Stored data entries
---
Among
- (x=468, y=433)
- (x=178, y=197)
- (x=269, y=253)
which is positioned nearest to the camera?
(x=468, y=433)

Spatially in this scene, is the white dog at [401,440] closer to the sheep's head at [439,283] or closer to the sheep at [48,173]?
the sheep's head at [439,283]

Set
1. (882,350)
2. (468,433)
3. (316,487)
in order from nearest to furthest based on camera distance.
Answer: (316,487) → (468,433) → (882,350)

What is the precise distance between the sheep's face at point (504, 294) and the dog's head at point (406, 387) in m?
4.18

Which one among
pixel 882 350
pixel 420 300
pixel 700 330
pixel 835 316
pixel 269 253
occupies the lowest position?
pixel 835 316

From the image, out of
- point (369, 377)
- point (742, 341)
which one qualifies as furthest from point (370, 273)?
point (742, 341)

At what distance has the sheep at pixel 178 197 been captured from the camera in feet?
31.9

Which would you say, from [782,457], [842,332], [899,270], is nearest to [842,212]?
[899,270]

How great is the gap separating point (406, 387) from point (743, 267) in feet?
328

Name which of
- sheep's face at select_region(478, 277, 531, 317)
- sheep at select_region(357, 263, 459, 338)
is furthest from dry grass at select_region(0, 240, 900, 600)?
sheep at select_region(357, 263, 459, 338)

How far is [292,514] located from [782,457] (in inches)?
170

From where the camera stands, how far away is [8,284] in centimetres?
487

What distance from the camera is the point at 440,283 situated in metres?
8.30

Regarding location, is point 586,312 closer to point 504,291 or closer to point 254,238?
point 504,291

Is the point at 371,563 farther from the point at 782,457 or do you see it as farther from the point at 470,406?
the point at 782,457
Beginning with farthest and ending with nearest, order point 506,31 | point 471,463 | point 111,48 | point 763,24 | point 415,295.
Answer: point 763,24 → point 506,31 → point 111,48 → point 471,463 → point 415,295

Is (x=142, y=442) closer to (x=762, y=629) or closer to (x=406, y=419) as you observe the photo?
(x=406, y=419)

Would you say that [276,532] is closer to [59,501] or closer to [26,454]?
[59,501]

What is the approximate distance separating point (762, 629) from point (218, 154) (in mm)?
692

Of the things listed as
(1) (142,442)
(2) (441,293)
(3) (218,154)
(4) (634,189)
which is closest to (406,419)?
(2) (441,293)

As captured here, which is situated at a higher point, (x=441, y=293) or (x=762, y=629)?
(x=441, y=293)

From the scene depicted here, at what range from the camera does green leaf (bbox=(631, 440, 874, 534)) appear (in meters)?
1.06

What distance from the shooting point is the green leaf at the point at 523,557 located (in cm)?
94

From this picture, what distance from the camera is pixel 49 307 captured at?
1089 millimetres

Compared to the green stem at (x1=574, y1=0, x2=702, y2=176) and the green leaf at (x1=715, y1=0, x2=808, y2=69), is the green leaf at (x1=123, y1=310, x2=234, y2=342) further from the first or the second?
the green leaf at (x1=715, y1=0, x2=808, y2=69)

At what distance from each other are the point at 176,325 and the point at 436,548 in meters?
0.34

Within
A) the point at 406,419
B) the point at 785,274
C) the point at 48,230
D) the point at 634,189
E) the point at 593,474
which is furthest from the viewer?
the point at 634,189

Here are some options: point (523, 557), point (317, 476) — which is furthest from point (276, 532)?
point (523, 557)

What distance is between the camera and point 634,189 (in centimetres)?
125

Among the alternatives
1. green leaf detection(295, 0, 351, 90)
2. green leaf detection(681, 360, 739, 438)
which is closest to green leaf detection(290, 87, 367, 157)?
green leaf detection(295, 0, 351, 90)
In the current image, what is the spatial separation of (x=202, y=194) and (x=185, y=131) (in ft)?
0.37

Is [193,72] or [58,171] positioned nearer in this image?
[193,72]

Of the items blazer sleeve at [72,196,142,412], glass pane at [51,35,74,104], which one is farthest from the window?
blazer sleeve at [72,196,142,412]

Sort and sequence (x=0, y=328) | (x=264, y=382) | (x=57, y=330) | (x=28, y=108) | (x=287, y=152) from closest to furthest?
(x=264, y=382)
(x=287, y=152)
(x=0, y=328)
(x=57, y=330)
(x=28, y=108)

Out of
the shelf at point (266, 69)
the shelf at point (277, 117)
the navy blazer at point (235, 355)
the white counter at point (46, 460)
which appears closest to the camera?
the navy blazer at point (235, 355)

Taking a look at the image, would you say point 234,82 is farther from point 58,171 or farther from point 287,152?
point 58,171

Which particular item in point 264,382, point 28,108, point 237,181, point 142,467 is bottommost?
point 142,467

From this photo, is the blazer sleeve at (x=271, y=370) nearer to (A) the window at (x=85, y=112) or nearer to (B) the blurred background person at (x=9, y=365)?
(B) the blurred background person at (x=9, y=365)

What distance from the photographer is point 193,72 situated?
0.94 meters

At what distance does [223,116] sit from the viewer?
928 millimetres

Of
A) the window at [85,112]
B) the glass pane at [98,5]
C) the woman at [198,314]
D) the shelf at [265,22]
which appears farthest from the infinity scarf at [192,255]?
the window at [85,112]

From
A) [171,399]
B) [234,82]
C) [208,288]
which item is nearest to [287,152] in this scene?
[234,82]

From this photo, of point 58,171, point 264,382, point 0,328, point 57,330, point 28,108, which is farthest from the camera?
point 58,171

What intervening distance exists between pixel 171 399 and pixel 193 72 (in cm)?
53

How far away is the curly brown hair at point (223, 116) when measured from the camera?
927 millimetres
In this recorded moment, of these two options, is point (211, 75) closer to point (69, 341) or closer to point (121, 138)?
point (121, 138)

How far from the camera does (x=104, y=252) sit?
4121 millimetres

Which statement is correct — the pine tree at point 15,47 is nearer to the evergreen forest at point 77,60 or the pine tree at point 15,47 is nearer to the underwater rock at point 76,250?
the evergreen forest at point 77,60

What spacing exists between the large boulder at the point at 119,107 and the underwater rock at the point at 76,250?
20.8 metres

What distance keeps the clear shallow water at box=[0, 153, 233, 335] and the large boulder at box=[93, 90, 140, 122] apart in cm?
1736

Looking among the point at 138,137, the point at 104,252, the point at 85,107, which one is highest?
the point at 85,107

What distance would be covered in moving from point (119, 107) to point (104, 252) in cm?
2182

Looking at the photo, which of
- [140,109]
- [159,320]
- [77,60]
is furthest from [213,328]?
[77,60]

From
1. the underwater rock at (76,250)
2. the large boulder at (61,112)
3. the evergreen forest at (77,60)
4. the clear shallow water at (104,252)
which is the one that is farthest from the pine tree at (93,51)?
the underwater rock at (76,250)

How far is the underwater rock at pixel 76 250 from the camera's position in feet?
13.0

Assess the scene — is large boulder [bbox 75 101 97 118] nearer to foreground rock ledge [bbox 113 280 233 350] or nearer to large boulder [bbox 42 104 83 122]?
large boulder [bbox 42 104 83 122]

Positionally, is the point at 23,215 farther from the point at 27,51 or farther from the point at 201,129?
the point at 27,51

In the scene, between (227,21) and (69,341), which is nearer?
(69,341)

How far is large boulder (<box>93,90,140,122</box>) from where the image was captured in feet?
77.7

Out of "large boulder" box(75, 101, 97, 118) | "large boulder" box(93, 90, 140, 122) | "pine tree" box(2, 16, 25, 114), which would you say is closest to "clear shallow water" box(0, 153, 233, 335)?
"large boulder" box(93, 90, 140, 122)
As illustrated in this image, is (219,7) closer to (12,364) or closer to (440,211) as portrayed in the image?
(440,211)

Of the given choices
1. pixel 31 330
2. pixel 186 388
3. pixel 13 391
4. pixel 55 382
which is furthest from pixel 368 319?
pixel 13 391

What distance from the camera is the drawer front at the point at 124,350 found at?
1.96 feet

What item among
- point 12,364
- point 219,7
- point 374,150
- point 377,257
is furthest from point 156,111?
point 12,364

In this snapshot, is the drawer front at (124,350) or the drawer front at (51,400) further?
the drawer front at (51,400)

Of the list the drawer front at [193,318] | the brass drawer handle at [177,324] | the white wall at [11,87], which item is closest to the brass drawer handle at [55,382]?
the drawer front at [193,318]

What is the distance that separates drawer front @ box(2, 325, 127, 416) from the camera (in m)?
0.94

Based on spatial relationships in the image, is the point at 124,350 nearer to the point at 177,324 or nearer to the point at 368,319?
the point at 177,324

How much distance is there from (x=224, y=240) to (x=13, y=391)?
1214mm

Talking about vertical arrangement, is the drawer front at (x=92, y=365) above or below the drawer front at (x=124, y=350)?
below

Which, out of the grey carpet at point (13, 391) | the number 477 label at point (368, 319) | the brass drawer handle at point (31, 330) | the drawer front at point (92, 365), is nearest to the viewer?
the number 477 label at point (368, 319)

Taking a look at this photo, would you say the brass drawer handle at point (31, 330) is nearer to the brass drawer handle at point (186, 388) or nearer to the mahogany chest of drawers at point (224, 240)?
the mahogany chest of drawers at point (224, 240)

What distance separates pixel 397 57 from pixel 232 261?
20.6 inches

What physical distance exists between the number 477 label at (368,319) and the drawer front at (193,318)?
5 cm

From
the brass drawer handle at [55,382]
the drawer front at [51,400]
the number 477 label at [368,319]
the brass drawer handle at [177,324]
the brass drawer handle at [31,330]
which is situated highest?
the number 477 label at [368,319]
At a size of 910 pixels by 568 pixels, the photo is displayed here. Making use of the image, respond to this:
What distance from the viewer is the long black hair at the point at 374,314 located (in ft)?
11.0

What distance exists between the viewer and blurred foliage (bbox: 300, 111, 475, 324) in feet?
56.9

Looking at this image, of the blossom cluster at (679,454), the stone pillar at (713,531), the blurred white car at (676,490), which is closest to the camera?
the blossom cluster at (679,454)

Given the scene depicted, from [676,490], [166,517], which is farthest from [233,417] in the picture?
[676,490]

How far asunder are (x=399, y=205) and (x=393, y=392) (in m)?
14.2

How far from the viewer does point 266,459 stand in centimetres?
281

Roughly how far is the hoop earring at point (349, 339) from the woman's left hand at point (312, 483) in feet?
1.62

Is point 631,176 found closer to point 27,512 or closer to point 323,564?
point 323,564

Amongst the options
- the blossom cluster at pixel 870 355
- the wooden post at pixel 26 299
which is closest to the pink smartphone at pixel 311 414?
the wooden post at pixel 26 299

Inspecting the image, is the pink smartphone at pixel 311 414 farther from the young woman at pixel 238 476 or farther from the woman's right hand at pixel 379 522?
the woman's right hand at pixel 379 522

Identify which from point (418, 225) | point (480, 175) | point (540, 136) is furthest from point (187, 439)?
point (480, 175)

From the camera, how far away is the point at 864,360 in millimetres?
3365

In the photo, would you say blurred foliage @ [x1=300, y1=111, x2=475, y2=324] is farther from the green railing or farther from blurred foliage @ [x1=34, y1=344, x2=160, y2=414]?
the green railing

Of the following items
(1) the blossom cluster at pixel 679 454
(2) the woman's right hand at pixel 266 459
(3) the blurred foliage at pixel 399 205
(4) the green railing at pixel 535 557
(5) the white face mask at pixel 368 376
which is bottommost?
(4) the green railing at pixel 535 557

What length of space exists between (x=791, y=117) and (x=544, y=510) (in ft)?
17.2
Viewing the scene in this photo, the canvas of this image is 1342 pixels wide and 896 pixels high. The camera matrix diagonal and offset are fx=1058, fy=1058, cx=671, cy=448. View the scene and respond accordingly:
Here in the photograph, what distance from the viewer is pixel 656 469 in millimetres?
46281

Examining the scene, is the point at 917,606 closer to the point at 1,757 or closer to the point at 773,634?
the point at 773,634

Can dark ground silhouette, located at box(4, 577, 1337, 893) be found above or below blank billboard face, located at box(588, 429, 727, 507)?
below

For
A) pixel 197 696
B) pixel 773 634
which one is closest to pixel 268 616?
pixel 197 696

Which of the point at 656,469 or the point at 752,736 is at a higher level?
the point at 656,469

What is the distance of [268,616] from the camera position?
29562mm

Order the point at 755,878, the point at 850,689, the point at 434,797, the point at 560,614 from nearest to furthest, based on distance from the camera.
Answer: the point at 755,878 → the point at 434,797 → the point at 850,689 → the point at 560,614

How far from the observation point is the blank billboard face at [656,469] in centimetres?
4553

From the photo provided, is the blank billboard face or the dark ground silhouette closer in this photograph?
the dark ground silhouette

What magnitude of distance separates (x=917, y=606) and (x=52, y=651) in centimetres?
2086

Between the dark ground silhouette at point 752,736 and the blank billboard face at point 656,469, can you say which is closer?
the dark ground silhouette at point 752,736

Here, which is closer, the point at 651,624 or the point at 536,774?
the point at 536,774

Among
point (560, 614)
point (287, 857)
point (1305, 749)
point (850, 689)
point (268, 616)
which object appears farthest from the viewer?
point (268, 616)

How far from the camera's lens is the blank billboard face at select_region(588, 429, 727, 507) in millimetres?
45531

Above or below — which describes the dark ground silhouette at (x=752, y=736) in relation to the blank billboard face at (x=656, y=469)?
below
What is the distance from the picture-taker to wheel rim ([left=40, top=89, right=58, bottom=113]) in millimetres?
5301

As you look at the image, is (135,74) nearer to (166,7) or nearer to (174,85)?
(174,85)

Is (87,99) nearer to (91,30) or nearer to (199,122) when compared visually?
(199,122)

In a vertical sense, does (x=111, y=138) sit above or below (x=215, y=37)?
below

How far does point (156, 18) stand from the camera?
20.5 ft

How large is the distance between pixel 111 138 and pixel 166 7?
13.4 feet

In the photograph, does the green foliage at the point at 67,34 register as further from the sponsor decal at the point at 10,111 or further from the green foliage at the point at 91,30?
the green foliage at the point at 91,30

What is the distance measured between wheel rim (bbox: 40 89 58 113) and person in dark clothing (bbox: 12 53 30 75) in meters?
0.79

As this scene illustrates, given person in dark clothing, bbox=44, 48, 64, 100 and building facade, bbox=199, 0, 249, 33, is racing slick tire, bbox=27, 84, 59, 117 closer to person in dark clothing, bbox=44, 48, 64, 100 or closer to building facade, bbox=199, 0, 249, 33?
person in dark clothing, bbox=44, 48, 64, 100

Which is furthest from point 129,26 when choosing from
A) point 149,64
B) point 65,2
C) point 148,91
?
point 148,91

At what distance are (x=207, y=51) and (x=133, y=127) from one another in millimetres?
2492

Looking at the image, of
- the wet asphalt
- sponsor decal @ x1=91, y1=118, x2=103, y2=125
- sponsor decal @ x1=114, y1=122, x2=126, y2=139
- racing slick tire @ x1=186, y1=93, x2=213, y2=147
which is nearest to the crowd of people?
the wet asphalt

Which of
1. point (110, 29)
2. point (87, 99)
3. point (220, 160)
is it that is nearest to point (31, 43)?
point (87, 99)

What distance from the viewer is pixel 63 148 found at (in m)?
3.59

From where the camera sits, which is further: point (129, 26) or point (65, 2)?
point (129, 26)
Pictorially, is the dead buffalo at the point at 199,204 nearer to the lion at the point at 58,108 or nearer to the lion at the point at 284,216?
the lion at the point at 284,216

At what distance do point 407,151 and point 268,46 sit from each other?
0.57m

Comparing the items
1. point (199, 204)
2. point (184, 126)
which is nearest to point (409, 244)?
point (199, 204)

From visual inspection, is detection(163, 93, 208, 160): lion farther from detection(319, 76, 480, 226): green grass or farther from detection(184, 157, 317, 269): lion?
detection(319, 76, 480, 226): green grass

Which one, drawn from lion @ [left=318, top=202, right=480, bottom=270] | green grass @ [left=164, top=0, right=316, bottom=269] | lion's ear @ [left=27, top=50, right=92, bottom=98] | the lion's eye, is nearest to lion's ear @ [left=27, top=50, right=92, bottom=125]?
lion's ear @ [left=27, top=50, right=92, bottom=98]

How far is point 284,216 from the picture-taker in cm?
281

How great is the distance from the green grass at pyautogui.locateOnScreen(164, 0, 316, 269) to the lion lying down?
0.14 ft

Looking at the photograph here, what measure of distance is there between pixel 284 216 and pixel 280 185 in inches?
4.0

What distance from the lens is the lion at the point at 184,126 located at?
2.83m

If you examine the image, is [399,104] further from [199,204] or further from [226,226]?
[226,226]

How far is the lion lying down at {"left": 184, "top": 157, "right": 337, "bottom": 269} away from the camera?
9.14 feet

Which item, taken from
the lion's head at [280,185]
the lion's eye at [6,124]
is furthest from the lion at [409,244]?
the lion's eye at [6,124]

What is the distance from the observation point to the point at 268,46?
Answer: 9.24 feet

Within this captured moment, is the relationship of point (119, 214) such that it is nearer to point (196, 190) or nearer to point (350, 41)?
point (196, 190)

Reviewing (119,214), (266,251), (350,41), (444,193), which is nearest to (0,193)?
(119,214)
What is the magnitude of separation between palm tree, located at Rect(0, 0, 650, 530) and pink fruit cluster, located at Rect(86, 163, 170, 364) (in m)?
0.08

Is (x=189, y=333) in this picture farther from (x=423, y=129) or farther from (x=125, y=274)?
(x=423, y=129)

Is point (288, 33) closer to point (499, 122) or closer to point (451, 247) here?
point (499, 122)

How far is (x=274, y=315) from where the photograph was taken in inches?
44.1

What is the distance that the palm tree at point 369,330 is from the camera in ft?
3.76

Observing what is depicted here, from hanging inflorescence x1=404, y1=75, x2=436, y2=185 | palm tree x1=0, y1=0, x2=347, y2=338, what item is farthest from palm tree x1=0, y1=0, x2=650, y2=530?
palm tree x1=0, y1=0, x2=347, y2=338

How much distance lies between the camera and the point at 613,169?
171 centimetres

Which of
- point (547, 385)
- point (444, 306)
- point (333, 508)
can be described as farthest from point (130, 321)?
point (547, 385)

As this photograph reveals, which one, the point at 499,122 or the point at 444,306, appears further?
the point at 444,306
---
**REQUIRED WORK**:
Copy out the records from the very first line through the line containing "Answer: (316,487) → (468,433) → (882,350)", including both of those lines, and reproduce each line verbatim.

**OUTPUT FOR THIS TASK**:
Among
- (x=468, y=433)
- (x=178, y=197)
- (x=269, y=253)
which is positioned nearest to the camera?
(x=468, y=433)

Spatially in this scene, is the white dog at [401,440] closer to the sheep's head at [439,283] or closer to the sheep at [48,173]?
the sheep's head at [439,283]

Set
1. (882,350)
2. (468,433)
3. (316,487)
in order from nearest to furthest based on camera distance.
Answer: (316,487) → (468,433) → (882,350)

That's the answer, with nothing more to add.